Ancora una brevissima salita a mezza costa ci introdurrà, se la carta non mente, alla grande conca già sfiorata all'andata e dove sorgono anche la cappelletta e il bivacco Piva.
Difatti dopo il prossimo crinale compare la bandiera ora issata al bivacco e le Crode dei Longerin che ci hanno accompagnato durante la salita.
Il tratto di mezza costa che circumnaviga Cima Vallona
L'erbosa Costa della Spina che culmina a destra nel Col Quaternà. Dietro ancora naturalmente si intuiscono le Dolomiti di Sesto.
Affacciati nuovamente sulle Crode dei Longerin e il crinale che conduce al bivacco Piva
La bandiera issata al bivacco
Ora è solo discesa.
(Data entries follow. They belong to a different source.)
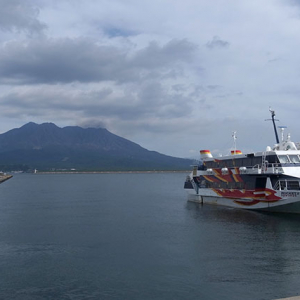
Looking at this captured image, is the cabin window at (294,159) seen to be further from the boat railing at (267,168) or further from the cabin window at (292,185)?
the cabin window at (292,185)

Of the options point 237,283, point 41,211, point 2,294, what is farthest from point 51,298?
point 41,211

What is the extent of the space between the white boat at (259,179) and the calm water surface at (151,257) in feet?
5.91

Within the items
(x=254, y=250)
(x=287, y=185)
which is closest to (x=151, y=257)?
(x=254, y=250)

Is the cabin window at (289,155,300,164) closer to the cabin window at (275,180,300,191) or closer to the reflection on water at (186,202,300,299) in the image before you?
the cabin window at (275,180,300,191)

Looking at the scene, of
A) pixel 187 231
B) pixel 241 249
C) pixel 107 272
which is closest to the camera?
pixel 107 272

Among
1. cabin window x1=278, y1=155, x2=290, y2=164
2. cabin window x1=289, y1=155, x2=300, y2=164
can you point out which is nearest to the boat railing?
cabin window x1=278, y1=155, x2=290, y2=164

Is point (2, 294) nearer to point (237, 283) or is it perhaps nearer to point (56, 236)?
point (237, 283)

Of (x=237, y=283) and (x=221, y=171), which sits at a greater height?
(x=221, y=171)

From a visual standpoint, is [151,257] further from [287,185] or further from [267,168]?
[267,168]

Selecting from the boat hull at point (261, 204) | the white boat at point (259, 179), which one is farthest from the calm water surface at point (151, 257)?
the white boat at point (259, 179)

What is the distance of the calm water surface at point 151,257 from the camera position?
2047 cm

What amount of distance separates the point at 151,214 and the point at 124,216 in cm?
342

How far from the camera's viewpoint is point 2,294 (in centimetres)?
2005

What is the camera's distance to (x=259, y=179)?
4356 centimetres
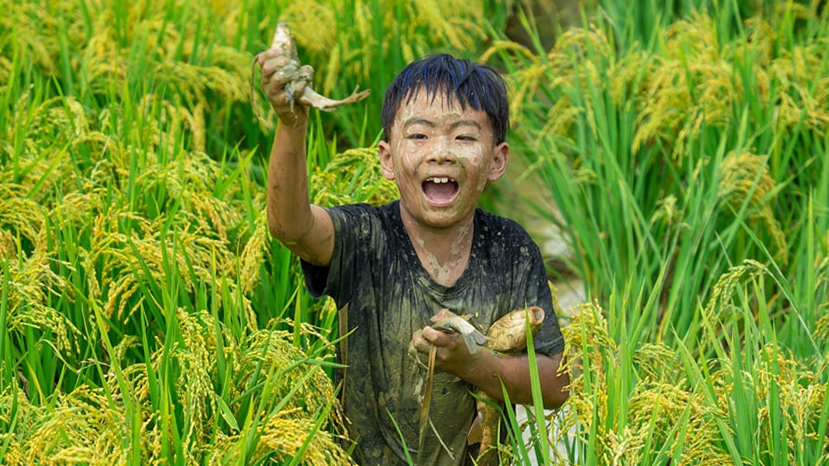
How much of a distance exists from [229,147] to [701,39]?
166 cm

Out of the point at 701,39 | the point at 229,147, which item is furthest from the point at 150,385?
the point at 701,39

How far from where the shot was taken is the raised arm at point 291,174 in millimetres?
1950

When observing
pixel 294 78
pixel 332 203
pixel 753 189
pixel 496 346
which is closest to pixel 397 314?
pixel 496 346

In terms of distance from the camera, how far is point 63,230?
2691 mm

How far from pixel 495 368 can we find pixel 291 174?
0.52 m

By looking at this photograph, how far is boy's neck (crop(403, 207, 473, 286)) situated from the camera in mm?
2328

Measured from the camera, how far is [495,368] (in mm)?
2211

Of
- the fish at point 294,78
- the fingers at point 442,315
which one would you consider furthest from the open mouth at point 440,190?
the fish at point 294,78

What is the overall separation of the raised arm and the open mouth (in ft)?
0.65

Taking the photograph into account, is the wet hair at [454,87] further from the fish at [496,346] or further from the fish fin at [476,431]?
the fish fin at [476,431]

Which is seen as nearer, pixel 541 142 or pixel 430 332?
pixel 430 332

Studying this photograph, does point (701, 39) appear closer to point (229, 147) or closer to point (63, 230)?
point (229, 147)

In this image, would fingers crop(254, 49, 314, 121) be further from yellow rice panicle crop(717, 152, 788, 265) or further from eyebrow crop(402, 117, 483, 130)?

Purtroppo fin da subito funestata dal lancinante dolore al ginocchio che ho già conosciuto sul finire della scorsa stagione.
Sarà quindi un po' più lenta del previsto, con la pazienza dell'ottimo cocojambo. Purtroppo non incontriamo nessuna jeep che scende, a differenza dell'andata, alla quale avremmo chiesto un passaggio per evitare l'agonia.
Fortunatamente la discesa viene anche spezzata dall'incontro con la viperella a meno di un metro dal mio piede. Va subito a rifugiarsi sotto un piccolo masso, ma seppur seminascosta riesce a vederla anche il socio strisciare là sotto.
Giungendo alla Casera Melin non sappiamo con che tempi si muoverà il condottiero Cinquantin e quindi ci limitiamo ad una sola birra (per ora) con la quale riprendere alcuni sensi che cominciavano a venire meno. Non appena possibile quindi raggiungiamo il punto concordato con Andrea, quasi certi che sia già lì ad aspettarci vista la mia zoppia che ci ha rallentato in discesa (e la birra).
Cinquantin a sorpresa non c'è e quindi ci appostiamo nei pressi di un torrente ad aspettare con un filo di apprensione. Con grande tempismo la sagoma atletica di Andrea compare dopo pochissimo dal punto previsto. Naturalmente lui credo pensi tuttora che lo abbiamo aspettato un'ora e che non ci siamo fermati a bere birra nel mentre, ma questo fa parte dei giochi visto che pure lui ha ingurgitato una birra al rifugio austriaco dal quale è passato.
A posto, sistemata, rinfrescata e direzione Speck Stube di Sappada per un pit stop. Visto che è tardissimo uno solo. Per questa volta.